In the first part of the Spring term, we were studying the book The Great Kapok Tree.
The author and artist Lynne Cherry journeyed deep into the rain forests of Brazil to write and illustrate her gorgeous picture book The Great Kapok Tree: A Tale of the Amazon Rain Forest (1990).
One day, a man exhausts himself trying to chop down a giant kapok tree. While he sleeps, the forest's residents, including a child from the Yanomamo tribe, whisper in his ear about the importance of trees and how "all living things depend on one another" . . . and it works.

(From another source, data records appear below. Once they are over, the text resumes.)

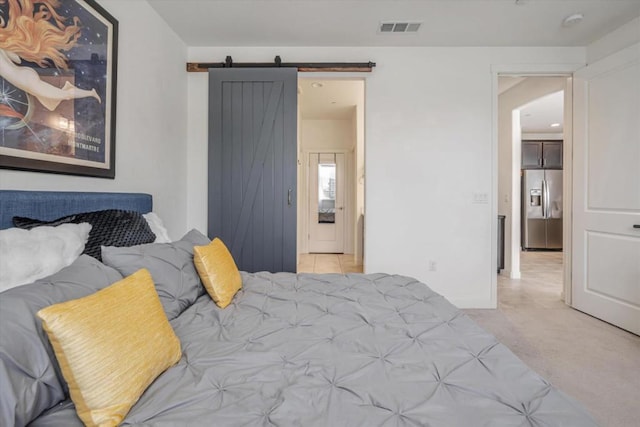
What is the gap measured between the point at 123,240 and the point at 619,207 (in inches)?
149

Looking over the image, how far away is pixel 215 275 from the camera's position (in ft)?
5.03

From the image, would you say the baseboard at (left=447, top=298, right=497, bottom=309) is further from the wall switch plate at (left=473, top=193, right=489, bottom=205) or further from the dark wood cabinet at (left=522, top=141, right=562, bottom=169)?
the dark wood cabinet at (left=522, top=141, right=562, bottom=169)

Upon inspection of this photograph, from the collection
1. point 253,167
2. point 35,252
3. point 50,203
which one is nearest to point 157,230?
point 50,203

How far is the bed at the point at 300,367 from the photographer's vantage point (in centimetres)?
73

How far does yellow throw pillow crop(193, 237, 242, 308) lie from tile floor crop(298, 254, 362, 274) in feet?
10.5

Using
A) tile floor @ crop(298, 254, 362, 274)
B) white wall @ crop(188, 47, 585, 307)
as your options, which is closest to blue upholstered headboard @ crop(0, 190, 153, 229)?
white wall @ crop(188, 47, 585, 307)

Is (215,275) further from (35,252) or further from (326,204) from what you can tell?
(326,204)

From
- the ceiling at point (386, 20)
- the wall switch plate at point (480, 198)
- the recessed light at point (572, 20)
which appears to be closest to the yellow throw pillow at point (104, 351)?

Cherry's lovingly rendered colored pencil and watercolor drawings of all the "wondrous and rare animals" evoke the lush rain forests, as well as stunning world maps bordered by tree porcupines, emerald tree boas, and dozens more fascinating creatures.
We are now looking at two books related to our topic of The Stone Age.

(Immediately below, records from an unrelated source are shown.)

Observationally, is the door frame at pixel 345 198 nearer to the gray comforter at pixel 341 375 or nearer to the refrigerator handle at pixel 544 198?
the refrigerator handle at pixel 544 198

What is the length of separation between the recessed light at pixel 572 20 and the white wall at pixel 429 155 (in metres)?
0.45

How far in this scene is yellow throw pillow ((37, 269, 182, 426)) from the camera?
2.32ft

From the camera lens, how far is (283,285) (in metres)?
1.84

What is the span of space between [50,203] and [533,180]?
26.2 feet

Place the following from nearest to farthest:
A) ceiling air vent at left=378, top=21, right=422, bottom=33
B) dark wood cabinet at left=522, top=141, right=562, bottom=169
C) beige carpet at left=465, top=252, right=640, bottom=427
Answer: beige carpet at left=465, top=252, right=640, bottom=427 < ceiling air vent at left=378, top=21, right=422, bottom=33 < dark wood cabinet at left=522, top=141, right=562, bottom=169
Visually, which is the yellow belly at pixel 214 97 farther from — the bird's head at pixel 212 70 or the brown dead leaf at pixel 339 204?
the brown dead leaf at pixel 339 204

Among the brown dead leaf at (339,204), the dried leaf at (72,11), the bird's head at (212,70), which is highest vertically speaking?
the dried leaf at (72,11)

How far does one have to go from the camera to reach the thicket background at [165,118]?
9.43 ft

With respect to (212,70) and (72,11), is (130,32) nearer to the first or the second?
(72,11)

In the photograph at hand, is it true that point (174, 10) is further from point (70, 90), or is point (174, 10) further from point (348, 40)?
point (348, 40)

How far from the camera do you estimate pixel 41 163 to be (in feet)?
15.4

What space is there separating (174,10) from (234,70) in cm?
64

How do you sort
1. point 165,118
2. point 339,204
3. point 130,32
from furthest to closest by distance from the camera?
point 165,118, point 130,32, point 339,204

The Pebble in my Pocket: A History of our Earth
Where do pebbles come from? How were they made? This book tells the story of a pebble, from its origins in a fiery volcano 480 million years ago to a busy, modern landscape. Readers follow the processes of rock formation and erosion that create new pebbles all over the world.

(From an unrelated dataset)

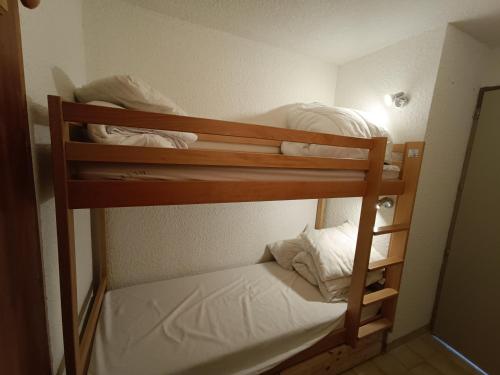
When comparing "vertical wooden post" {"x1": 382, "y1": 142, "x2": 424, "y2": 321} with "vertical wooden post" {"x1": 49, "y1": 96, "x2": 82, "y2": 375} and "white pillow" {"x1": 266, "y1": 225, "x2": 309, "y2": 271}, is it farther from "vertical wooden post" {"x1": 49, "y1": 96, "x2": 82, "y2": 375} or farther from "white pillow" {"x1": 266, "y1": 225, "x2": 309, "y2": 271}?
"vertical wooden post" {"x1": 49, "y1": 96, "x2": 82, "y2": 375}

Ug: Boy Genius Of The Stone Age And His Search For Soft Trousers
Ug and his parents are living in the Stone Age. And that means stone blankets, stone cold food, an even colder cave and, worst of all, hard stone trousers! Being an inquisitive and intelligent child, Ug suggests a series of modifications to improve the quality of family life. His ideas about heating, cooking, boats, and balls that actually bounce are met with a hostile reaction by his parents who don't know what he's going on about. Even Ug himself is occasionally unsure of the purpose of his inventions - his round stone that rolls down the hill is great, but what is it actually for? With the help of his father, who is slowly coming round to his son's way of thinking, Ug comes tantalisingly close to his ultimate garment goal, only to find that there are some obstacles even a boy genius can't overcome.